Liquidity Mechanism

Liquidity is fundamental to ensuring that users can always redeem aUSD for the value of their deposited assets. To achieve this, Sumplus implements a multi-layered liquidity guarantee system.

Reserve Margin Pools

  • For each supported asset (USDT, USDC, USD1, SUI, WBTC, WETH), Sumplus maintains an independent reserve margin pool.

  • Each pool has a defined RESERVES_TARGET_RATE, currently set at 20%.

  • The absolute size of each pool’s reserve therefore adjusts dynamically as the AUM (Assets Under Management) of each token changes.

This ensures that a baseline level of liquidity is always preserved for redemptions.


Dynamic Redemption Fees

  • The actual RESERVES_RATE (current reserves vs.

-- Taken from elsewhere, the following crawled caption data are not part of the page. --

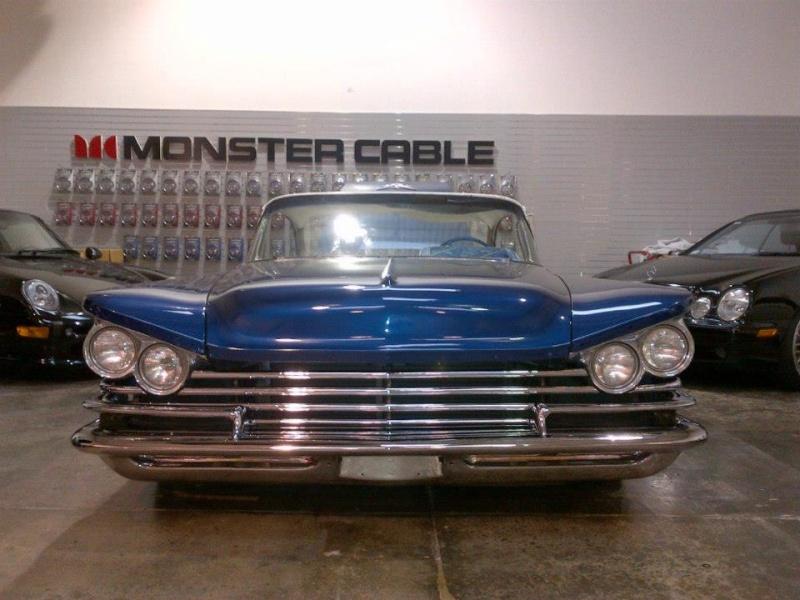 Buick 1959 - 1960 custom & mild custom 48345210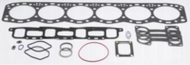 Gasket Set -head S60  - A23538506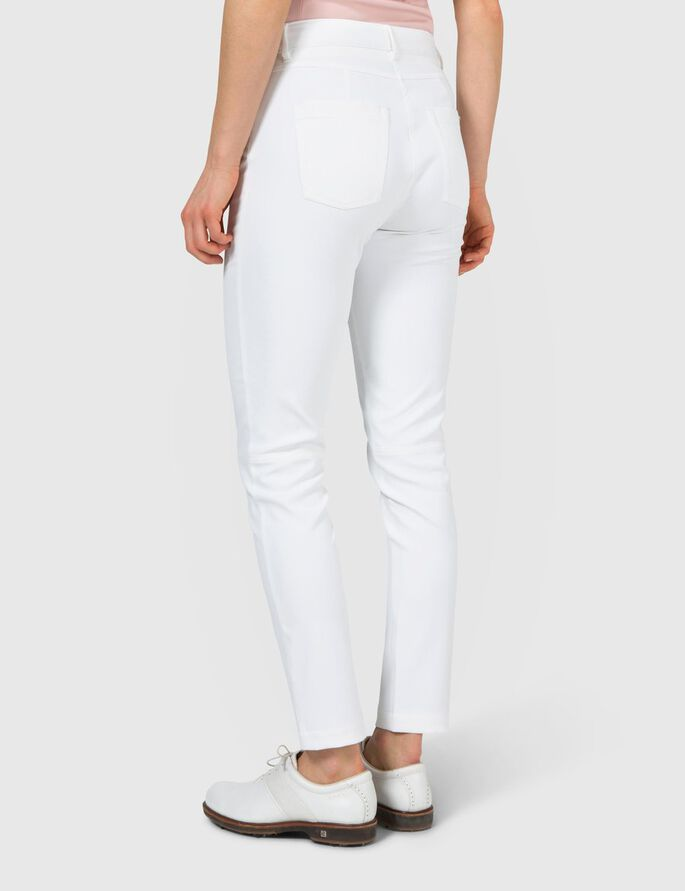 JASMINE MICRO STRETCH TROUSERS, White, large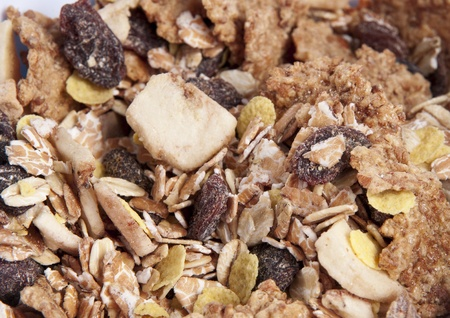 raisins: Healthy Breakfast Muesli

AUM) determines redemption costs:

    • When the actual rate falls significantly below the target rate, redemption fees increase. This signals that liquidity is tight and discourages excessive withdrawals.

    • When the actual rate is above the target rate, redemption fees decrease, encouraging normal activity.

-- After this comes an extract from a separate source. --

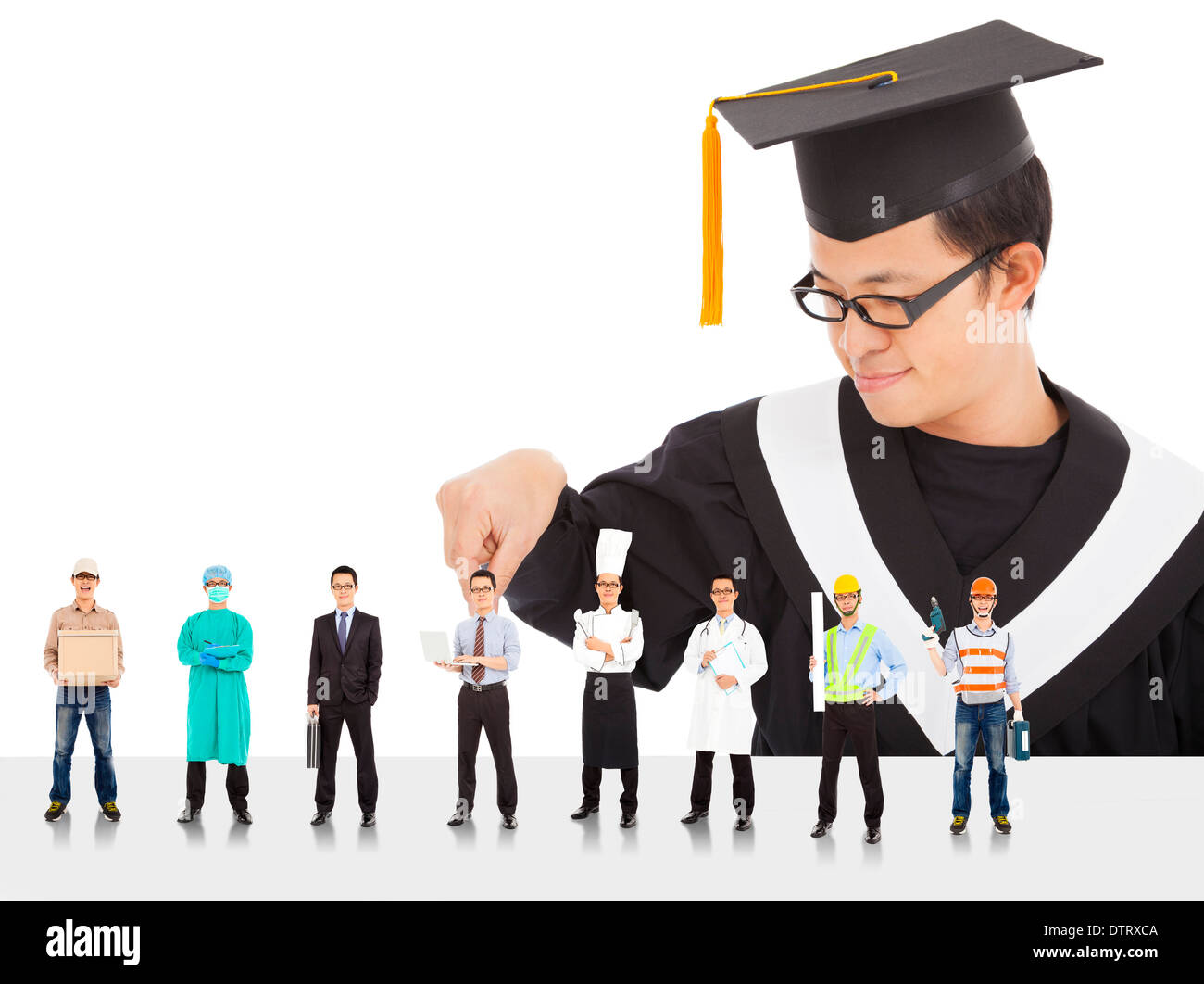 Graduation male student have different  careers to choose over white - Stock Image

  • In parallel, the system automatically rebalances asset-side positions and withdraws funds back into the reserve pools to restore healthy liquidity levels.

This mechanism aligns user incentives with system stability while ensuring that liquidity buffers remain intact.


Secondary Market Liquidity

In addition to reserve pools, Sumplus enhances liquidity through exchange integrations:

  • DEX Partnerships: Collaborating with top liquidity venues (e.g., Cetus) to create trading pairs between aUSD and underlying assets.

  • Liquidity Incentives: Providing rewards to liquidity providers, ensuring deep order books and efficient swaps.

  • User Benefits: Even if reserve pools are temporarily tight, users can access liquidity through these secondary markets at competitive spreads.